(TOM PURCELL/Tom Purcell is a Pittsburgh Tribune-Review humor columnist and is nationally syndicated exclusively by Cagle Cartoons Inc. Send comments to Tom@TomPurcell.com.)
I’m so unhappy with my cable TV and internet services that I’m going to do what I’ve long dreamed of doing: Cancel my subscription!
I’m not alone in my unhappiness.
Consumer Reports says cable providers “have consistently rated below average among services we cover.”
A 2014 Consumer Reports survey of 81,848 customers “found almost universally low ratings for value … especially for TV and Internet.”
What’s worse, the costs of those services keep going up!
In 2014, reported the Mintel Group, home cable TV and internet services’ average cost was $154 monthly – or $1,848 yearly, more than that year’s average household spent on clothing, furniture or electricity.
Consumer Reports says cable prices have risen faster than inflation, despite some competition from fiber-optic and satellite providers.
BGR reports cable giant Comcast boosted fees for 2019, which means “some plans under Comcast’s Triple Play Package branding … will cost as much as $215 a month ($2,580 over the course of a year) once the promotional offer ends.”
Ah, the old “promotional offer” tactic! Big Cable likes locking us into long-term contracts with discount packages that keep our monthly bills down for a while. But when those discounts expire, our bills soar. This recently happened to me – again.
I was paying about $155 a month – at least I think I was. I’d need a busload of Harvard lawyers and CPAs to understand all the charges.
When my bill shot well past $200 a month, I called the cable provider. A customer service rep essentially told me to “either sign on for another two years or Vinny the Cable Guy will introduce your kneecaps to a Louisville Slugger.”
Cable providers weren’t always so universally disliked.
Consumer Reports says the “industry began in the late 1940s as ‘community antenna television,’ or CATV,” capturing good reception of over-the-air TV broadcasts and distributing the signals where reception was poor. “Since then cable has evolved from a small, localized service into a gigantic industry … .”
That industry’s big providers have gobbled up smaller ones, limiting competition – which enables them to get away with poor service and increasing costs.
Free-market advocacy organization capitalism.com says another reason competition is so limited is big cable providers’ powerful lobbyists have persuaded legislators to create laws and regulations that “limit market entry for smaller, more affordable competitors.”
A quick search of broadbandnow.com shows the limited options in my ZIP code: a giant cable company and a giant fiber optic company.

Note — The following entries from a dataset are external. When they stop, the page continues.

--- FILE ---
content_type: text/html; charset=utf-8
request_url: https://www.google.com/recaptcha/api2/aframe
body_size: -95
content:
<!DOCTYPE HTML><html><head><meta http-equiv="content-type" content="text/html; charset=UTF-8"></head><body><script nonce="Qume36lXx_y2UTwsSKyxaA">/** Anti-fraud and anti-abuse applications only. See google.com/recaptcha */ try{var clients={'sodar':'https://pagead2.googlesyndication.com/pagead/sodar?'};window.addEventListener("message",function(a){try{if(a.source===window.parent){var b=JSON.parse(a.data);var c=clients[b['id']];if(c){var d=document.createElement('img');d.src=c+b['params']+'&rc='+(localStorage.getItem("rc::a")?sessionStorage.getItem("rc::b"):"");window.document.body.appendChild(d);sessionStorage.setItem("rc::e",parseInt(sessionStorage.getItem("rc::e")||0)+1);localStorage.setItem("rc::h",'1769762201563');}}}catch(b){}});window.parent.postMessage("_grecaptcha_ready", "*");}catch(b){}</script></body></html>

They’re the only viable options, because while satellite services are available, too, big trees around my house likely would interfere with reception.
So what am I going to do? What thousands of other agitated cable customers are finally doing. I’m cutting the cable cord!
Since the only customers Big Cable and Big Fiber treat well are new customers, I’ll cancel cable and subscribe to fiber-optic internet service for about $40 a month.
I’ll get a digital TV antenna to watch local channels – no fees! And I’ll subscribe to a no-contract internet streaming service to watch other channels – for another $40 a month.
I was an English major, but even I can tell that $80 a month is a lot less than the $200-plus that a cable behemoth demands for essentially the same channels.
I’ve been dreaming of this moment for years, and it’s finally at hand – the moment when I tell that cable behemoth to go pound salt!